### SOURCE DOCUMENT
* * * *

Pharma confidence in growth, innovation and manufacturing quality has reached record highs in the CPHI Annual Survey. The results announced at CPHI Frankfurt (November 1-3) – the world’s largest pharma event – bode extremely well for the industry's prospects in 2023 and beyond.
The survey features insights from 400 global pharma companies and is widely seen as a key barometer of the industry's health. After confidence dipped significantly during the height of the pandemic (2020), there has been a global rebound with two years of rising scores. Ten out of the 12 evaluated countries posted year-on-year gains.
In fact, the overall CPHI Pharma Index – a collateralised metric of all major ranking categories – has risen by more than 8%, the largest year-on-year gain in the survey’s six year history.
The United States further cemented its position as the pharma industry’s leading country, increasing its scores at the head of the rankings, with both Germany (2nd) and the United Kingdom seeing double digit growth. The UK has overtaken Japan to become the survey's third ranked nation.
However India has posted the most significant score change, ranking alongside leading western nations for the first time in overall score. In the 2022 results, India again scored highly for growth potential, but has now complemented this with massive improvements in its quality scores.
Another notable trend is that the range of scores continues to decrease year on year. This suggests that the emerging pharma nations are improving quickly and narrowing the gap between the top and bottom, which will make global manufacturing much more competitive in the year ahead.
Looking at ‘API quality’, the giant manufacturing hubs of India and China have seen by far the biggest improvement. India has built on its gains in 2021 with a huge 15% improvement. This is the first time in the survey’s history that an emerging pharma economy has drawn level with major Western pharma nations for the quality of its API manufacturing. India is now level with both Switzerland and Japan, and only narrowly behind the United Kingdom.
The partnerships established this week at CPHI Frankfurt will be invaluable in helping deliver on this potential and I encourage the industry not only to meet in person, but to also use all the post-event digital partnering tools available
China, however, has also experienced an unprecedented surge in its reputation for API manufacturing, with a massive 25% improvement in 2022. This brings the country in line with the quality scores for API manufacturers in Italy and France. Overall, general country confidence has risen for a third successive year, reaching its highest level. This means the industry is now more confident in its API manufacturing quality than at any point in the last six years.

* * * *

### DATA EXTRACTS
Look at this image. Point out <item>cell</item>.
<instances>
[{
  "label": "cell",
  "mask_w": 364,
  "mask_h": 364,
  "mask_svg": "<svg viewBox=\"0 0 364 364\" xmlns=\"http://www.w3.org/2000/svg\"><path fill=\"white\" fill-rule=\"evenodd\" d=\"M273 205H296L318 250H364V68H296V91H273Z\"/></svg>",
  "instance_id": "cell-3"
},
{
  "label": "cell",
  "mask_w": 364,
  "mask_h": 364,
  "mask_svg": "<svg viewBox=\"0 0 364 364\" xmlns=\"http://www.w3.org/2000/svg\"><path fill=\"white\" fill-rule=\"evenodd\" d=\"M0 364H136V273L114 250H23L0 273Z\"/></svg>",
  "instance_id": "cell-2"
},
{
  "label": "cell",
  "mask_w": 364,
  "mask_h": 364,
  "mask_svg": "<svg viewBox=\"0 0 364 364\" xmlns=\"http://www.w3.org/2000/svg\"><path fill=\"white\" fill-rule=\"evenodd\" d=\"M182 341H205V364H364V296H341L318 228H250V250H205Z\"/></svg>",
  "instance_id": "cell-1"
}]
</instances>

* * * *

### WHAT IS REQUIRED
Copy the text of the CPHI survey report word for word from "The United States" to "its quality scores.". The records are not needed here.

### WRITTEN ANSWER
The United States further cemented its position as the pharma industry’s leading country, increasing its scores at the head of the rankings, with both Germany (2nd) and the United Kingdom seeing double digit growth. The UK has overtaken Japan to become the survey's third ranked nation.
However India has posted the most significant score change, ranking alongside leading western nations for the first time in overall score. In the 2022 results, India again scored highly for growth potential, but has now complemented this with massive improvements in its quality scores.